Policji udało się zlikwidować szajkę złodziei, która wyspecjalizowała się właśnie w kradzieżach „cieńkusiów”. Złodziejski gang tworzyło trzech mężczyzn w wieku od 21 do 25 lat. „Wspomagał” ich 17-latek. Fiaty Cinquecento znikały z całych Katowic od marca tego roku. Policja od początku podejrzewała, że za kradzieżamy stoją te same osoby. Nie pomylili się. Szajka kradła Fiaty z parkingów przy ulicach: Karliczka, Osowskiego i z osiedla Tysiąclecia.

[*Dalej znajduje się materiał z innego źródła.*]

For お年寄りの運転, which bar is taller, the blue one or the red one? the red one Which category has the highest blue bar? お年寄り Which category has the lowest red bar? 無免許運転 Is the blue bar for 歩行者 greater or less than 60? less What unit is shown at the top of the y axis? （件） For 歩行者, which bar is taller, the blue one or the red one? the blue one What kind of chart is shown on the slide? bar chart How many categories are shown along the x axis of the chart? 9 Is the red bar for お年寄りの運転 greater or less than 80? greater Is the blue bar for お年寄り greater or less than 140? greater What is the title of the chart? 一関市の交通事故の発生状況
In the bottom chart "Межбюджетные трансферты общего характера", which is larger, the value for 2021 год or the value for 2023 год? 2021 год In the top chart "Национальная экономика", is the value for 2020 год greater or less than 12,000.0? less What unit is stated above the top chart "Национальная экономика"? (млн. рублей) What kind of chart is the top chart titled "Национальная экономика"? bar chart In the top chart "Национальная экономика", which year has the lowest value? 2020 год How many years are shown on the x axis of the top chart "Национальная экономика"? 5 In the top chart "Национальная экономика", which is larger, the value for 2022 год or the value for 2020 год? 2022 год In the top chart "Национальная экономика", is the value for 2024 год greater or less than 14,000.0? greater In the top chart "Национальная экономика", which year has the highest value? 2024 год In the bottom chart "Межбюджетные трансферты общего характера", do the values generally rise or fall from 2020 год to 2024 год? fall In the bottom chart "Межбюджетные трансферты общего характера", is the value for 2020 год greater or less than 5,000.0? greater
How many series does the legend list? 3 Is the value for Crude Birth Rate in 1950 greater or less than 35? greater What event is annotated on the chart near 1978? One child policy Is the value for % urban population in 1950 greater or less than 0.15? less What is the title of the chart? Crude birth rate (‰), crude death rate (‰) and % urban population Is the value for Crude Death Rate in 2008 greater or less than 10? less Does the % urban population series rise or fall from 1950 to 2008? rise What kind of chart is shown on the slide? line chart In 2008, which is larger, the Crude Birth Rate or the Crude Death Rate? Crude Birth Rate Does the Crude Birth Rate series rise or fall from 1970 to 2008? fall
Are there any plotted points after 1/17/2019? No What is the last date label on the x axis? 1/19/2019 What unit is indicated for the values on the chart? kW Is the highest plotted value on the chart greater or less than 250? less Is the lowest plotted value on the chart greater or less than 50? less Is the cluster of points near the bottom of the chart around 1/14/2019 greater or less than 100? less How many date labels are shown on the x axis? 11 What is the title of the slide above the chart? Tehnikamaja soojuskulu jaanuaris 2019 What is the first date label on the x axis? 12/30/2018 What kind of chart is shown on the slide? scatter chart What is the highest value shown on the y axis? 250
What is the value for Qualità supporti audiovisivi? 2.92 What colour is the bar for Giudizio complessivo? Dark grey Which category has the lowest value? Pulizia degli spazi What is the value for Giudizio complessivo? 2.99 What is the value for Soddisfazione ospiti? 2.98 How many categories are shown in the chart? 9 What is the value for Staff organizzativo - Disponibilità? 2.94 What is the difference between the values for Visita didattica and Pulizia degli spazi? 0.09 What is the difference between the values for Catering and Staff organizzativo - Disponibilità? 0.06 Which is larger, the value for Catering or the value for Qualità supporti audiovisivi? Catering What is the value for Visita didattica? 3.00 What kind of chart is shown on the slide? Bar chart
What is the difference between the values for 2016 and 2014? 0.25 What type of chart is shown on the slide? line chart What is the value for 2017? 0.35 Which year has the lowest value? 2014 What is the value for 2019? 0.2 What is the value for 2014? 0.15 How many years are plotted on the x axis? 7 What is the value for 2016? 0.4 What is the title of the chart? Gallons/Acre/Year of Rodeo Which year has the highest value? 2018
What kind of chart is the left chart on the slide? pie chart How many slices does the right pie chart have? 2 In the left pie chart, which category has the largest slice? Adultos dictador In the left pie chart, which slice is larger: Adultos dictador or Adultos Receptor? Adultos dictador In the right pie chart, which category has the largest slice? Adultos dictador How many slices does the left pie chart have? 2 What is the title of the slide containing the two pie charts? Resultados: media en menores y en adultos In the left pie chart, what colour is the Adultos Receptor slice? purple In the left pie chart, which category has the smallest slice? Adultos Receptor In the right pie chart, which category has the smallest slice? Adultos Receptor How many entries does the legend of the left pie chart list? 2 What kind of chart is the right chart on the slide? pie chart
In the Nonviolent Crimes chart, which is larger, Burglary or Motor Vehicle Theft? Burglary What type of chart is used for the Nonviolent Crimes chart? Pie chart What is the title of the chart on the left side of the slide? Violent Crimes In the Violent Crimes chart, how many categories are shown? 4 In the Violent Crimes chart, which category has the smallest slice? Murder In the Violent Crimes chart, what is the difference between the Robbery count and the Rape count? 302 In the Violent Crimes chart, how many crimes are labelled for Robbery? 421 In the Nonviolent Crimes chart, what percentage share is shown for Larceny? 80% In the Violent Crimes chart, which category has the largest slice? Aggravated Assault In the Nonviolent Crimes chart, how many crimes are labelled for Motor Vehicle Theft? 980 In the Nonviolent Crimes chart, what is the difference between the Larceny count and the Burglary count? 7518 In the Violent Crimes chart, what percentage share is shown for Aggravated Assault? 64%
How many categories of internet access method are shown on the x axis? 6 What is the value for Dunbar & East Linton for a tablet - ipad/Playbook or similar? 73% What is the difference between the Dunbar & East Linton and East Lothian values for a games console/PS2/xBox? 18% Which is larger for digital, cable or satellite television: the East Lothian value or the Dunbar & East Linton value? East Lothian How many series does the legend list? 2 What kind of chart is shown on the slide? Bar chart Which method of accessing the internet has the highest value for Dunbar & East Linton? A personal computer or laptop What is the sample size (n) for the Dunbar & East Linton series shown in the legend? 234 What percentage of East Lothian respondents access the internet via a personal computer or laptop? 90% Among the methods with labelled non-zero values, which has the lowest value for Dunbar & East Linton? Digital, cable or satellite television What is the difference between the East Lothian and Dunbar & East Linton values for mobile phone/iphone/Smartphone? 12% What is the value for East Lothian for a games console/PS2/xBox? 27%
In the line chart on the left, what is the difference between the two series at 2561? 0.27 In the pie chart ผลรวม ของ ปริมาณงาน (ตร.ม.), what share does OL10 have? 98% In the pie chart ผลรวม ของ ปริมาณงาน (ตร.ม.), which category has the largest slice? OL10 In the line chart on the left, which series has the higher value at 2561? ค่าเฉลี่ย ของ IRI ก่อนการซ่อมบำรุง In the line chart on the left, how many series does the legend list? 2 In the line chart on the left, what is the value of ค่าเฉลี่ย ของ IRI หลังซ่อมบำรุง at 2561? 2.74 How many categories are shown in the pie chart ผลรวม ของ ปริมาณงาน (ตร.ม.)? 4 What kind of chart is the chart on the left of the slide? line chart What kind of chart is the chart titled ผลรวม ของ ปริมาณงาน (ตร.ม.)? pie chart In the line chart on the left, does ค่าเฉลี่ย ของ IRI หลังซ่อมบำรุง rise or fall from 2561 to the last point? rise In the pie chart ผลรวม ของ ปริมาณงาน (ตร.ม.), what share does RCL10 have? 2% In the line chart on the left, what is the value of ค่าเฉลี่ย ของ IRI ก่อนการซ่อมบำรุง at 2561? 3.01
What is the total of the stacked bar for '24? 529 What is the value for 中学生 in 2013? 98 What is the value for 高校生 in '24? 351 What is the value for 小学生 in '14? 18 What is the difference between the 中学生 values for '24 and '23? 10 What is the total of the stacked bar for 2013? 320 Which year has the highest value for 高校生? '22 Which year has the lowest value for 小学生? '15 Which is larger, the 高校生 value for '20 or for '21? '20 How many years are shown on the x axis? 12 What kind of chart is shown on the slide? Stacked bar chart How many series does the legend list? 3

Na ślad gangu udało się policji w końcu wpaść, kiedy po jednej z kradzieży przeanalizowano zapis z kamer monitoringu. Wtedy na jednym z filmów mundurowi zobaczyli złodzieja, tankującego skradzionego chwilę wcześniej Fiata. Po nitce do kłębka policjanci dotarli i zatrzymali wszystkich członków gangu. Okazało się orzy okazji, że złodzieje kochali nie tylko Fiaty Cinquecento ale i złotą biżuterię – udowodniono im bowiem kradzież co najmniej 7 złotych łańcuszków, które przestępcy zrywali przechodniom.